__Problema da risolvere__: Estrai dai dati riportati qui sotto ogni riga che contiene la parola "yellow", distinguendo tra maiuscole e minuscole.

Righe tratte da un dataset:
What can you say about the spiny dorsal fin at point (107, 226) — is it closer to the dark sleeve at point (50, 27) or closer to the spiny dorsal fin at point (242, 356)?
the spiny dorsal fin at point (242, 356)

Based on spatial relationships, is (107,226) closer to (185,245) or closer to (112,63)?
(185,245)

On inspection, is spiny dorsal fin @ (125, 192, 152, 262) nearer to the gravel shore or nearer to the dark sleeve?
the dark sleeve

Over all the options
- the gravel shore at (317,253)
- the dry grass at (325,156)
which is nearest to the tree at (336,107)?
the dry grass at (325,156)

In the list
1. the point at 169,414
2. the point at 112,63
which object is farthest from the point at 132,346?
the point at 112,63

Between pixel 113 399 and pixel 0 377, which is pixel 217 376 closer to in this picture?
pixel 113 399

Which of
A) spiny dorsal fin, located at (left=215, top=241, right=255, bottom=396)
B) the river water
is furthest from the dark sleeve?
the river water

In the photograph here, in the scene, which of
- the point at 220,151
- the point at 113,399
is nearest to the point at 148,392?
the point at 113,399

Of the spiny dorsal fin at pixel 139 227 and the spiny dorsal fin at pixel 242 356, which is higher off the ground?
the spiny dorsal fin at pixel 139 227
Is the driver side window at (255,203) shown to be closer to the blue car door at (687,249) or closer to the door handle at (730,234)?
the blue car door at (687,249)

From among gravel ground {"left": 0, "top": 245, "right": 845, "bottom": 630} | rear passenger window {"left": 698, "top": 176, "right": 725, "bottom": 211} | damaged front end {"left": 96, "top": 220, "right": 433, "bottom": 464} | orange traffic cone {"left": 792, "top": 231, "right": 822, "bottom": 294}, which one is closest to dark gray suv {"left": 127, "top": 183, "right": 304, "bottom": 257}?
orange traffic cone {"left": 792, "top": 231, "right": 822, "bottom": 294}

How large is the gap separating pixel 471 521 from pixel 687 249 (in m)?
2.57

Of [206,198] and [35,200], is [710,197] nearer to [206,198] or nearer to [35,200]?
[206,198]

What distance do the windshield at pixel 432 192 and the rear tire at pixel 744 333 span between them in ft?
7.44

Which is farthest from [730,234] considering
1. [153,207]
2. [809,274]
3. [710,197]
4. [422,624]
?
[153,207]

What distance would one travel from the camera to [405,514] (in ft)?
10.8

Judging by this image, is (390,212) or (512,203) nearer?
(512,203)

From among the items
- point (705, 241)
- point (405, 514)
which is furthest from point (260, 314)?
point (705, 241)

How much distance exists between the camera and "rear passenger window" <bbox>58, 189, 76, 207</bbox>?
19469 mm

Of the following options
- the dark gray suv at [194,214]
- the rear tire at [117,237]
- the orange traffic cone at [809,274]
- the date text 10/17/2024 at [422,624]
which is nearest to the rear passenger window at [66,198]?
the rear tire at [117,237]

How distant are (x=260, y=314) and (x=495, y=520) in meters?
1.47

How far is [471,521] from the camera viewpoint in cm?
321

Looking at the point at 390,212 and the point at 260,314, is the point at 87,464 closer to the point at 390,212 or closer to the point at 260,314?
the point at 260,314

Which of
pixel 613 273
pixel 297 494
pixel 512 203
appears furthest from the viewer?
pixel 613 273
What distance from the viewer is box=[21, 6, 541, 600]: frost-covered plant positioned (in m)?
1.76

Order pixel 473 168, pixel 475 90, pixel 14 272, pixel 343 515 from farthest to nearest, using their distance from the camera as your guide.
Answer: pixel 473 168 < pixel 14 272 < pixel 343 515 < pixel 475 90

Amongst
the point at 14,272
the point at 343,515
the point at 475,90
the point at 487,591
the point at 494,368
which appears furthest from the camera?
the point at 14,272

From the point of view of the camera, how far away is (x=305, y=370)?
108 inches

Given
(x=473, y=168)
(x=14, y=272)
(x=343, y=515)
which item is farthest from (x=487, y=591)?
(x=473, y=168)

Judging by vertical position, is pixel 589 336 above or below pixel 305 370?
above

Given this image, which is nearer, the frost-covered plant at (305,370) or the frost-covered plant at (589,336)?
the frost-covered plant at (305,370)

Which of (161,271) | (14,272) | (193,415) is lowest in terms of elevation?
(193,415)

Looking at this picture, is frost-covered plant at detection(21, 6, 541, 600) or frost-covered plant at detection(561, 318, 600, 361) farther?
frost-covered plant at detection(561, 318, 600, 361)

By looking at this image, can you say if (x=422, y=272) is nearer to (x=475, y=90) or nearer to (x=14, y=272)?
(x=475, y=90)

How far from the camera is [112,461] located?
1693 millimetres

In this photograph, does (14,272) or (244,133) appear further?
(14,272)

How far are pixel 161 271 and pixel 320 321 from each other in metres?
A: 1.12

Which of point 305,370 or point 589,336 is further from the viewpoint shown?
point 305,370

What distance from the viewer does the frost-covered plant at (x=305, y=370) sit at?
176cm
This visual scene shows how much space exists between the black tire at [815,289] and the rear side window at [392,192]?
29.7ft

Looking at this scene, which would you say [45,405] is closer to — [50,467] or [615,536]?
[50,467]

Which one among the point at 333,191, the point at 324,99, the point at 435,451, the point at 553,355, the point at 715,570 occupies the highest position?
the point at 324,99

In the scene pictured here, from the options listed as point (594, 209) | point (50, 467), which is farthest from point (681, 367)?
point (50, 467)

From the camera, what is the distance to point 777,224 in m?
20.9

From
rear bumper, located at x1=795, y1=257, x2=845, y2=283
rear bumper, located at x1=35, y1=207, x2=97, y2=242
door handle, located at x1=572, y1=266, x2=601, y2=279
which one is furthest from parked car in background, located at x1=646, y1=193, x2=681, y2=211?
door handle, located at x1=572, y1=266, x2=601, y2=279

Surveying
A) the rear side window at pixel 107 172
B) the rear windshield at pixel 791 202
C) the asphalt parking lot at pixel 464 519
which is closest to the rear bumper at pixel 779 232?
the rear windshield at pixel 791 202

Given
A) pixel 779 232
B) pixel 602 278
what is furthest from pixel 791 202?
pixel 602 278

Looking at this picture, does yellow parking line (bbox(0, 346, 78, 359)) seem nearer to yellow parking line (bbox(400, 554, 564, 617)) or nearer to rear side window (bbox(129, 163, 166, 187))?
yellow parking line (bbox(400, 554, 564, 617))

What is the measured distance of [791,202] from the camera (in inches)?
==
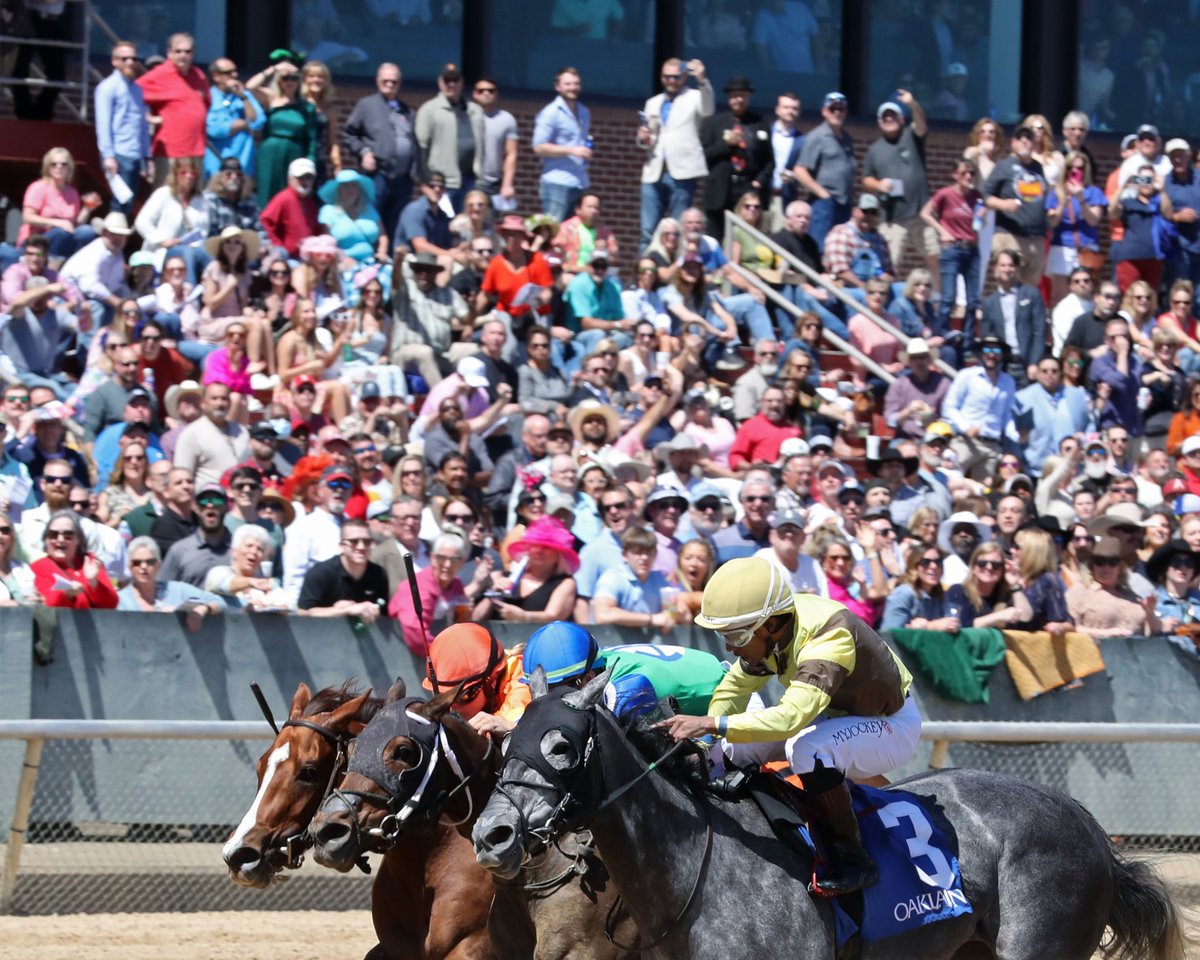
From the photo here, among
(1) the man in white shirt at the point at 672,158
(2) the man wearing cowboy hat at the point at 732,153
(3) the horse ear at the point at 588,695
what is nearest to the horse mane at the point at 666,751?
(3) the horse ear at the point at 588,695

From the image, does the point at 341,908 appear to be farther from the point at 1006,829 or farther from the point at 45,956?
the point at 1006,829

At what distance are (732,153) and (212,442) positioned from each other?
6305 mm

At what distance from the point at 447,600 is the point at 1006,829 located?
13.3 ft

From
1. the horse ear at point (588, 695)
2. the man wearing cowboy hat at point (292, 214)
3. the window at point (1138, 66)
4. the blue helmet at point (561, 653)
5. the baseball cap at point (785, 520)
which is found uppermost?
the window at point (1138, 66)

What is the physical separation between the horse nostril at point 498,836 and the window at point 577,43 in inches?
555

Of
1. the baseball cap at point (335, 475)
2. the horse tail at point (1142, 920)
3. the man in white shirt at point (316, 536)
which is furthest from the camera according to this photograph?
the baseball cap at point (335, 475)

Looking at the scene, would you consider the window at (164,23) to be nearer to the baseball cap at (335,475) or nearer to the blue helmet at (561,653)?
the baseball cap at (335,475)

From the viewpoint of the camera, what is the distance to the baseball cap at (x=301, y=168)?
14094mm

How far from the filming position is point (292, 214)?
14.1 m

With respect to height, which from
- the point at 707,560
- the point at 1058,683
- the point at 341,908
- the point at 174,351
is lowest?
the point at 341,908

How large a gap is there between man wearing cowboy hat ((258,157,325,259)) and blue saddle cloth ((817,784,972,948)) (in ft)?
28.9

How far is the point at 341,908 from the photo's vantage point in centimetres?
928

__Risposta corretta__:
Looking at this picture, does yellow parking line (bbox(0, 346, 78, 359)) seem nearer to yellow parking line (bbox(400, 554, 564, 617)) or nearer to rear side window (bbox(129, 163, 166, 187))?
yellow parking line (bbox(400, 554, 564, 617))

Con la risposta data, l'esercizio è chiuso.